#### EXTRAIT DU TEXTE
Un soir, en voiture avec ma famille, mon père nous a parlé de l'un de ses collègues de la Sorbonne qui avait opté pour une philosophie de vie intéressante. Le soir, lorsqu'il a des copies à corriger, il se dit : "Si je meurs demain, la correction de ces copies, donc le renoncement à d'autres activités plus agréables, aura été un sacrifice inutile.". J'aimerai rendre compte de la complexité de cette phrase.

 

C'est un choix égoïste.

Si cet homme décide de ne pas corriger ses copies, il aura fait effectué ce qu'il souhaitait pour la dernière journée de sa vie, le cas échéant. Laura (Laura n'existe pas, c'est moi qui l'ai inventée), étudiante de Monsieur, aurait probablement souhaité, pendant la dernière journée de sa vie, connaître la note qu'il lui attribuerait pour ce TD qui lui avait demandé des sacrifices auparavant, qui, sans note, se révèleraient être des sacrifices inutiles... vous comprenez le raisonnement. Ainsi, son professeur empêche Laura de passer une dernière journée satisfaisante : dans sa conception de la dernière journée idéale, il choisit de privilégier son bonheur à celui des autres. Or, on peut considérer, puisqu'il souhaite faire de chaque journée de sa vie une dernière journée satisfaisante, cela correspond à une journée idéale en général, une forme de définition du bonheur. Dans sa définition du bonheur, le professeur ne comprend pas l'attention aux autres ; bon, en caricaturant un peu, j'avoue. L'idée est que cela fait de notre ami un homme à tendance plutôt égoïste.

 

Nous sommes tous un peu le collègue de mon papa.

Si vous avez lu les autres articles que j'ai écrit, vous avez peut-être compris que je suis convaincue que l'Homme est par nature plus tourné vers son plaisir que le bonheur des autres (les mots "plaisir" et "bonheur" sont choisis, je m'expliquerai peut-être dans un autre article). Que celui qui n'est pas humain jette la première pierre au collègue de mon papa !

 

Steve Jobs était un égoïste.

#### DONNÉES
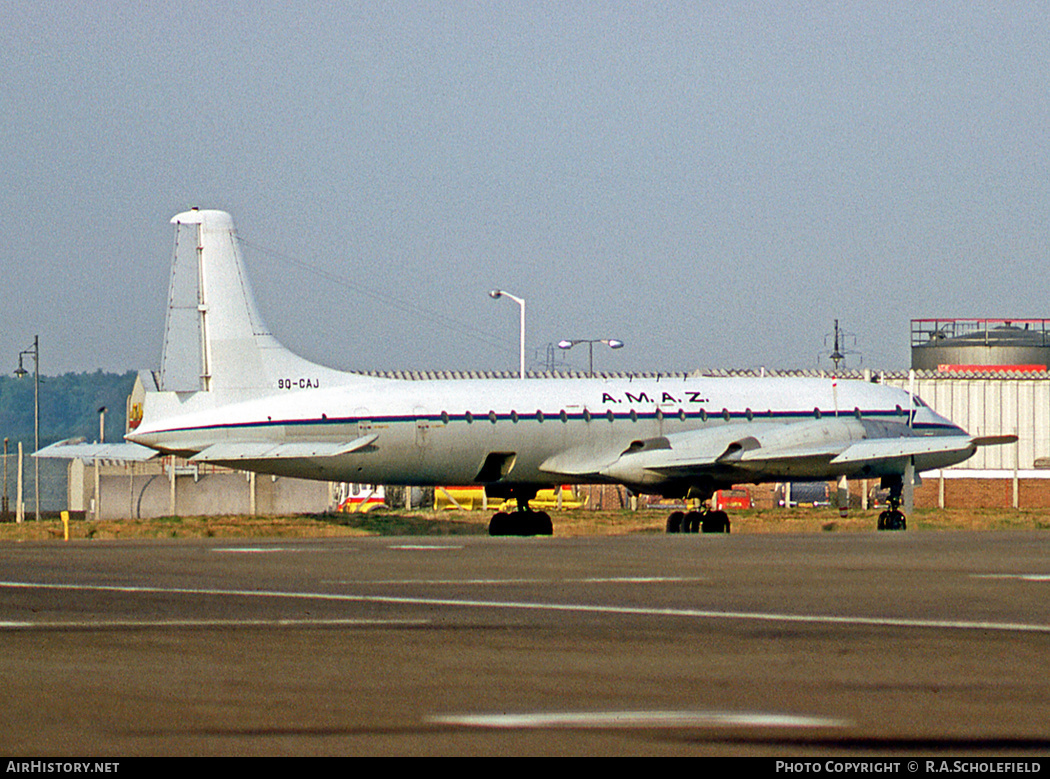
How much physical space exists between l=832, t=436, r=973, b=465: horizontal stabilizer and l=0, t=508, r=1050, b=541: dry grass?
2649 millimetres

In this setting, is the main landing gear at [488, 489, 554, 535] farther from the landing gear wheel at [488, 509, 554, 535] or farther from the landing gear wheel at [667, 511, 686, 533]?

#### CONSIGNES
1 - Relevez dans l'extrait le passage qui commence à « Un soir, en » et se termine à « de cette phrase. ».
2 - Reformulez plus brièvement, s'il vous plaît, le paragraphe de l'extrait qui commence par « Si vous avez lu les autres articles », en conservant ses idées principales.

#### CORRIGÉS
1 -
Un soir, en voiture avec ma famille, mon père nous a parlé de l'un de ses collègues de la Sorbonne qui avait opté pour une philosophie de vie intéressante. Le soir, lorsqu'il a des copies à corriger, il se dit : "Si je meurs demain, la correction de ces copies, donc le renoncement à d'autres activités plus agréables, aura été un sacrifice inutile.". J'aimerai rendre compte de la complexité de cette phrase.

2 - Comme mes autres articles ont pu le laisser comprendre, je suis convaincue que l'Homme privilégie par nature son plaisir au bonheur des autres. Que celui qui n'est pas humain jette la première pierre au collègue de mon papa !